In order to find the vertex of the quadratic function \( y=4x^{2}+8x-3 \), convert this equation into vertex form by completing the square. Remember that \( x=h \) gives the x-coordinate of the vertex of the parabola. Starting with the given equation, rewrite it slightly to start completing the square, and group the terms with x in them: \( y=4(x^{2}+2x)-3 \). Now, add and subtract the square of half the coefficient of x inside the parentheses, then rearrange terms and factorise: \( y=4[(x+1)^{2}-1]-3 \) = \( 4(x+1)^{2}-4-3 \) = \( 4(x+1)^{2}-7 \).

Now that we have the function in vertex form, we can find the vertex of the parabola. The vertex is given by the values (h,k). In this case, h is the value that makes the term in the square bracket zero and k is the constant term at the end. Here, \( h=-1 \) and \( k=-7 \). Thus, the vertex of the parabola is (-1,-7).

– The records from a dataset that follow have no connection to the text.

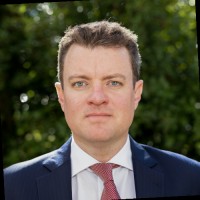 Peter Kitchen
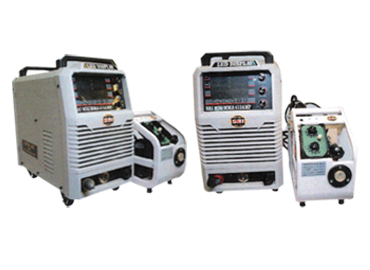 Full Digital Led Display Mig Welding Machines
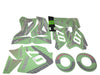 1600w Pro Electric Dirt Bike 48v | Decal Kit (307600010)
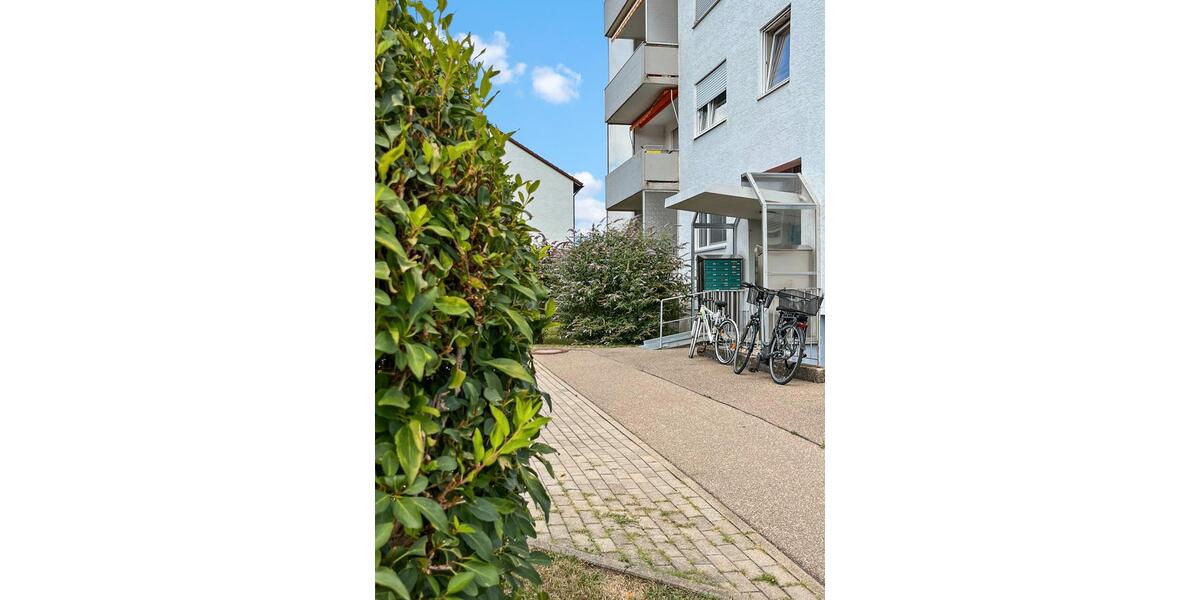 Etagenwohnung Senden - 3 Zimmer, 77 m&sup2;, 253.000&euro; | Angebot:25407984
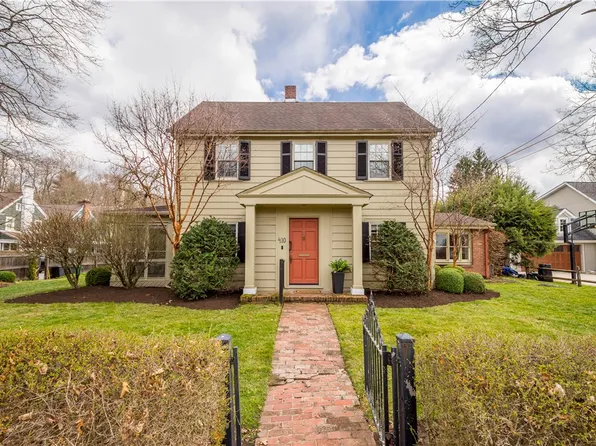 410 Edgeworth Ln, Sewickley, PA 15143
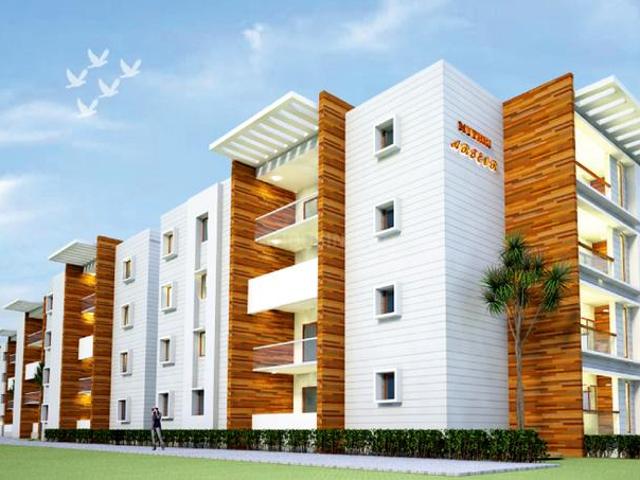 Hongasandra 2 BHK Apartment For Sale Bengaluru
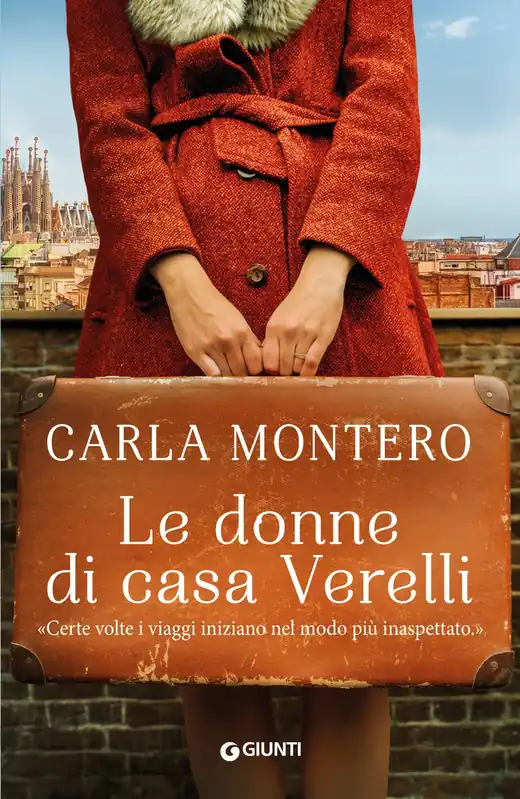 Novità Le donne di casa Verelli
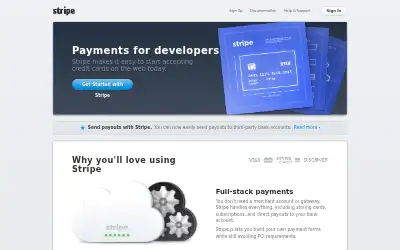 stripe.com in 2013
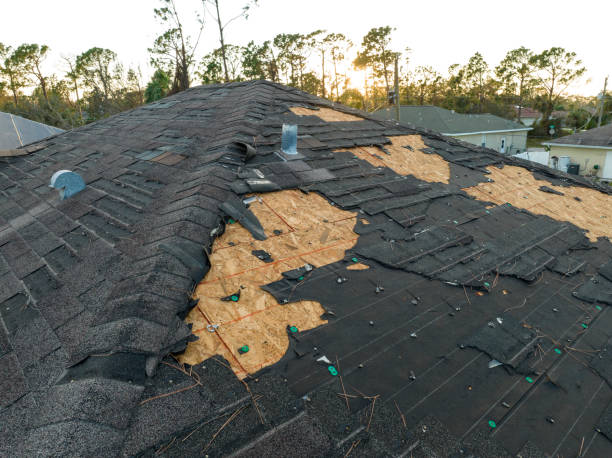 Best Roof Installation  in Hamilton City, CA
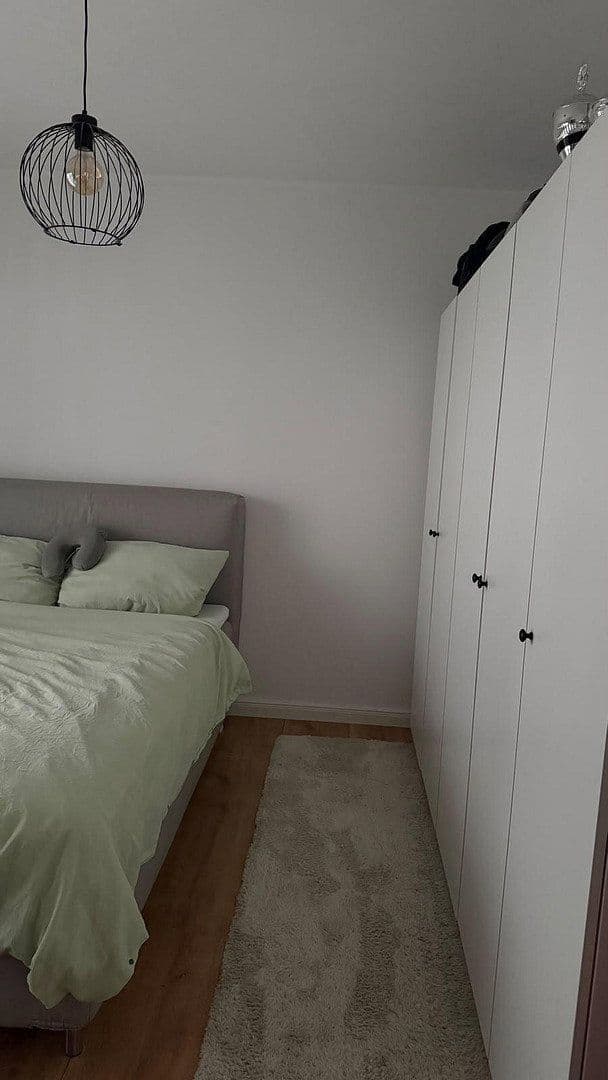 Prenájom bytu 2-izbový 58 m², Kaiserstr. 165, Gummersbach, Severné Porýnie - Westfálsko Prenájom bytu 2-izbový 58 m², Kaiserstr. 165, Gummersbach, Severné Porýnie - Westfálsko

Since the coefficient of \( x^{2} \) is positive, the graph opens upwards and the vertex is a minimum point. Start by plotting the vertex (-1,-7). The axis of symmetry is the vertical line passing through the vertex, which is \( x=-1 \). Use the standard shape of a parabola as a guide and draw a curve passing through the vertex, opening upwards, symmetric about the line \( x=-1 \). Label the vertex point on the graph.